At work, like most other organizations, we have a Linux server that we access via SSH. However, lately, I've found my use of it skyrocketing in order to test software, and log-ins and file copying have been very slow. In my efforts to find out why, I found out that sshd has in its configuration file a setting called 'UseDNS'. The default is 'yes', so even if this setting is commented out, it will try to perform reverse DNS lookups on the IP addresses of users logging in. This would be a bad thing for us, especially since we have this box locked down and unable to contact any DNS servers. After disabling DNS lookups, my login and file copy time dropped to near 0. I hope this helps somebody.

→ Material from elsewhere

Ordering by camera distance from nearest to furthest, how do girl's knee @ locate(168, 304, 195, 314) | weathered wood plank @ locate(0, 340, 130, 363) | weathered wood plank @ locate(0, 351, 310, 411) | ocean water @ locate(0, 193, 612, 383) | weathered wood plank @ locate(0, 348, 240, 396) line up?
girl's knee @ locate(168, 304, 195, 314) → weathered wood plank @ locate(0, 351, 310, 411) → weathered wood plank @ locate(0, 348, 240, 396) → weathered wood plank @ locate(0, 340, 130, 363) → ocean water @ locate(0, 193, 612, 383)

*EDIT:* I've also encountered this problem on the BeagleBone Black boards which I've recently acquired for use in a project.

Tuesday, April 20, 2010

Two bash functions that will make your software development life 10% easier

... if you use SSH to move between machines a lot. Which I do. I have several machines that I work on regularly, and a centralized development machine shared with others that I frequently have to exchange files with. The following two functions are the most useful two bash functions that you can put in your .bashrc file if you use SSH as much as I do :

function ssh-create-keys {
ssh-keygen -t rsa
}

function ssh-setup-on {
cat ~/.ssh/id_rsa.pub | ssh $1 "cat - >>.ssh/authorized_keys"
}

The first sets up an SSH key file for you in your home directory, This key file will be used to identify you on other machines, and can be used for various purposes on your local machine as well. The second function logs you into the machine determined by the username@anothermachine given as the first argument to the function, and adds your public key to the list of authorized keys for that machine.

Once you've run the first function, and run the second function to setup your public key on an account on another machine, you'll now be able to use SSH to log in and copy files freely with the account on the other machine without having to enter a password. While this is incredibly convenience, it also comes with a caveat : it's dangerous. If somebody other than yourself gains physical access to your machine and can log on as you, (or use your already logged on account), they can move to those same machines freely and perform possibly malicious actions, as you. Keep that in mind.

Saturday, April 17, 2010

Copying files in linux

Lately I've been doing a lot of embedded development with Linux, and copying files between systems has been a bit of a pain. Fortunately, a combination of RSync and SSH solved my problems, with a command that lets me copy files from a directory on one system to a directory on another system, recursively with symlink preservation (and even duplication !) :

rsync -azuv -e ssh  user@systemaddress:~/path/to/dir/* .

Sunday, April 04, 2010

WTF ?! Windows (as of Vista) no longer supports multiple different monitors!? WHY ????

Apparently, as of Windows Vista and later, Windows no longer supports multiple video cards that don't use the same driver!! Why ? I use a Radeon and a Matrox QID to drive 6 displays on my development box, and this just entirely fucks me over. At best, I can only use four of my displays now, and that's only going to be when Matrox gets off their lazy ass and releases a Windows 7 driver for their QID LP PCIe video cards. I'm so disappointed with what's a complete step backward for Microsoft. Epic fail, Microsoft.